Small-time drug dealers and hookers got pushed a bit farther from downtown Las Vegas on Wednesday after the City Council unanimously expanded a corridor that bans street criminals.
But expansion of the "order-out" corridor came amid charges the program violates constitutional rights and does little but shift crime to other areas.
"As you continue to expand these order-out corridors ... you raise very serious First Amendment issues," said Gary Peck, executive director of Nevada's American Civil Liberties Union.
"This is just a dopey policy," Peck added in his remarks prior to the council's vote. "This is just moving these problems out of sight, and hopefully out of mind."
The order-out zone allows prostitutes and drug criminals a chance to suspend their sentences if they promise to stay out of the corridor for up to one year. If they are found in the corridor, they face jail time.
The original zone, created in 1996 at the request of Metro Police and Councilman Gary Reese, covered Fremont Street between Eastern Avenue and Main Street and Las Vegas Boulevard between Main and Seventh Street. It was expanded in 1998 roughly to include Washington Avenue and Charleston Boulevard.

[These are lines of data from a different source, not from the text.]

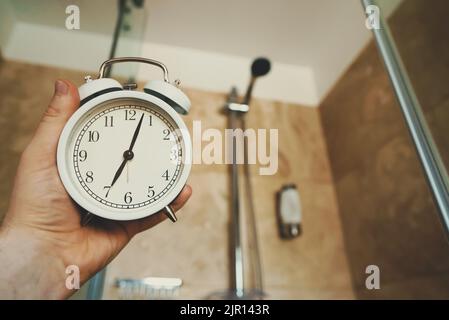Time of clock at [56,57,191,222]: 7:03
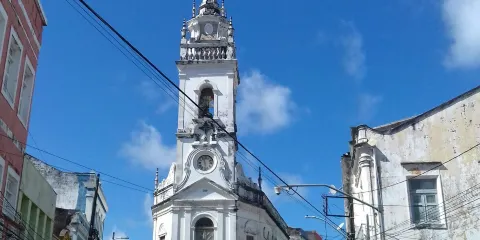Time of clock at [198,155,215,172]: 11:28
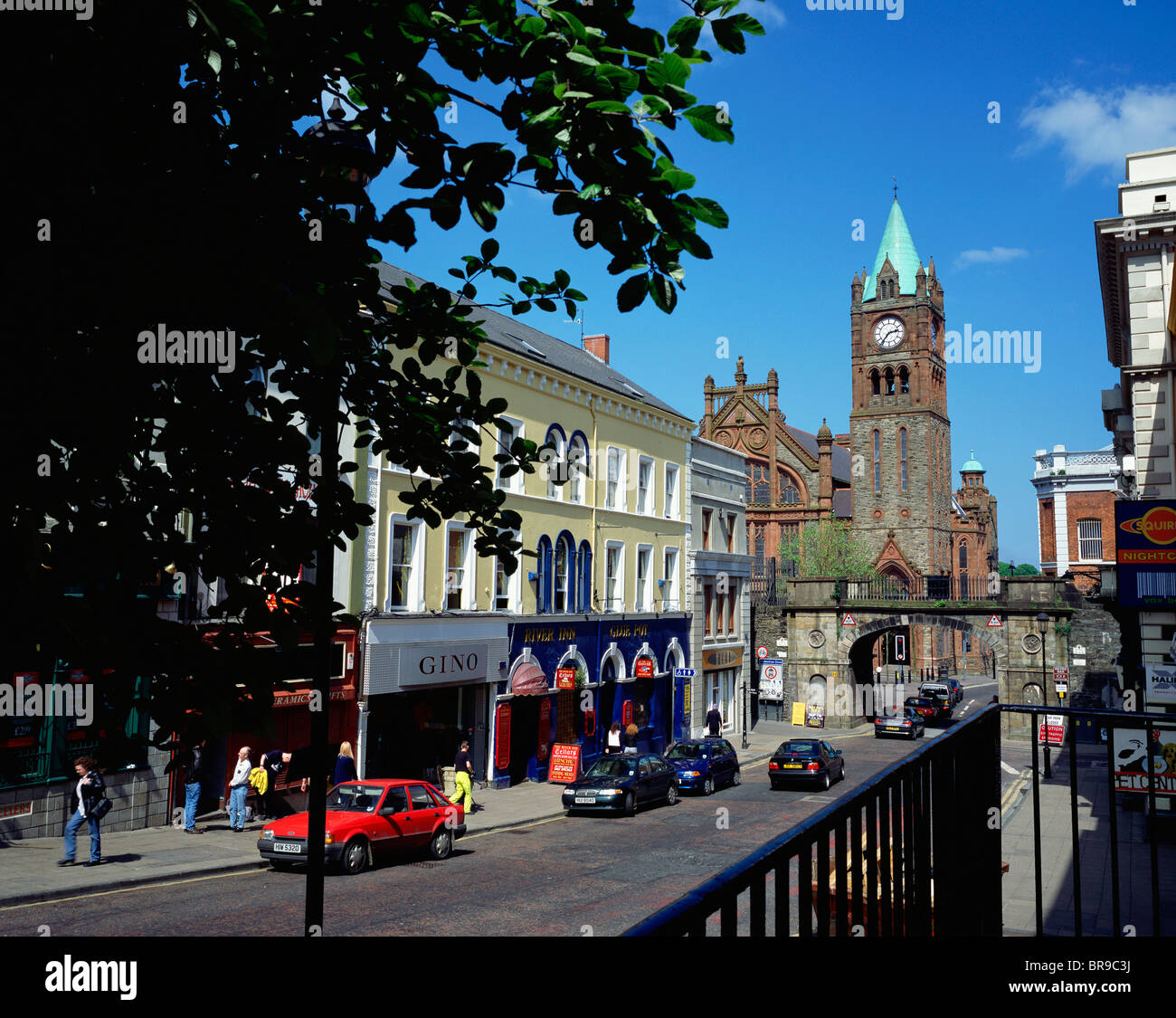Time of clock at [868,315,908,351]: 2:36
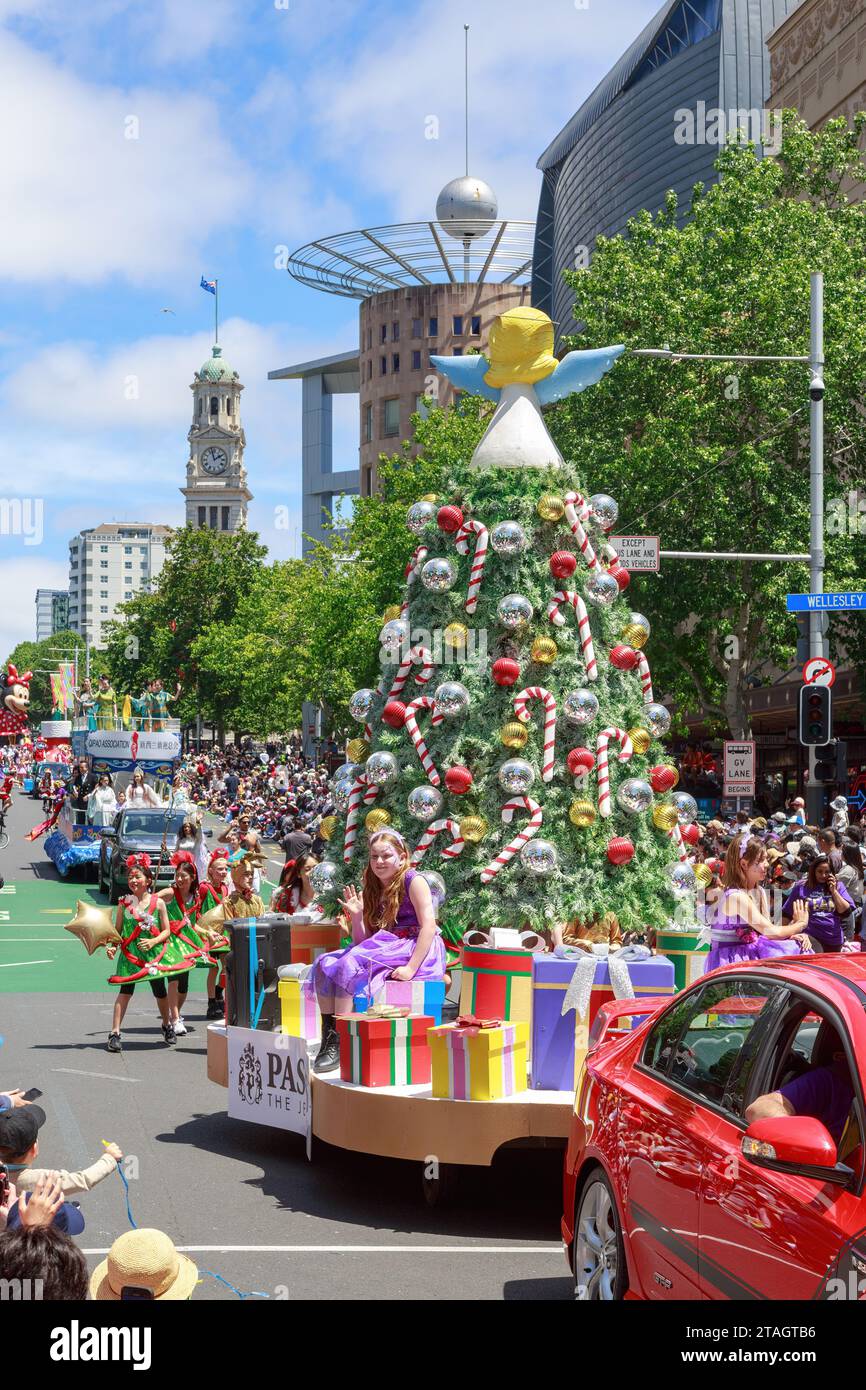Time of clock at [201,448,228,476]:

The expansion of the zone Wednesday added the areas between I-15 and Main Street from Bonneville Avenue to Charleston and the area between I-15 and Las Vegas Boulevard from Charleston to Sahara.
It also included the area east of Atlantic Avenue, north of Sahara and south and west of Fremont Street and Boulder Highway -- in and around the Showboat hotel-casino.
Metro Police Lt. Randy Montandon disagreed with Peck that the corridor simply moves criminals around.
"We're trying to take away the prime location for prostitution and narcotics sales," Montandon said.
If criminals are moved out of high-crime areas, they are more easily detected when they try to ply their trade in areas with more residences and scrutiny, Montandon said.
"They're going to go somewhere else," he added. "Hopefully out of the state."
Reese said he thinks the order-out corridor is "just an added tool for the police officers."
Mayor Oscar Goodman asked why the police don't simply crack down on the criminals by arresting them and locking them up.
But Montandon said having the order-out corridor actually gives police more reason to make arrests.
Then, saying that redevelopment plans hinge on the successful reduction of street crimes downtown, Goodman proposed "putting their tails in jail."
Councilman Lawrence Weekly said he agreed with expanding the corridor provided police were able to catch the criminals when they shift to historic West Las Vegas in his ward. Jackson Street in that area is trying to combat drug and prostitution problems as part of community-driven redevelopment plans.
"Don't move them out to an area where I already have a major problem," Weekly said.
Peck said his biggest concern about expanding the corridor is that the city continues to broaden the scope of the geographic area and type of crime covered.
"Such ordinances need to be limited in scope to pass constitutional muster," Peck said.
Clark County and North Las Vegas also have order-out zones, funneling street criminals away from certain areas and into others.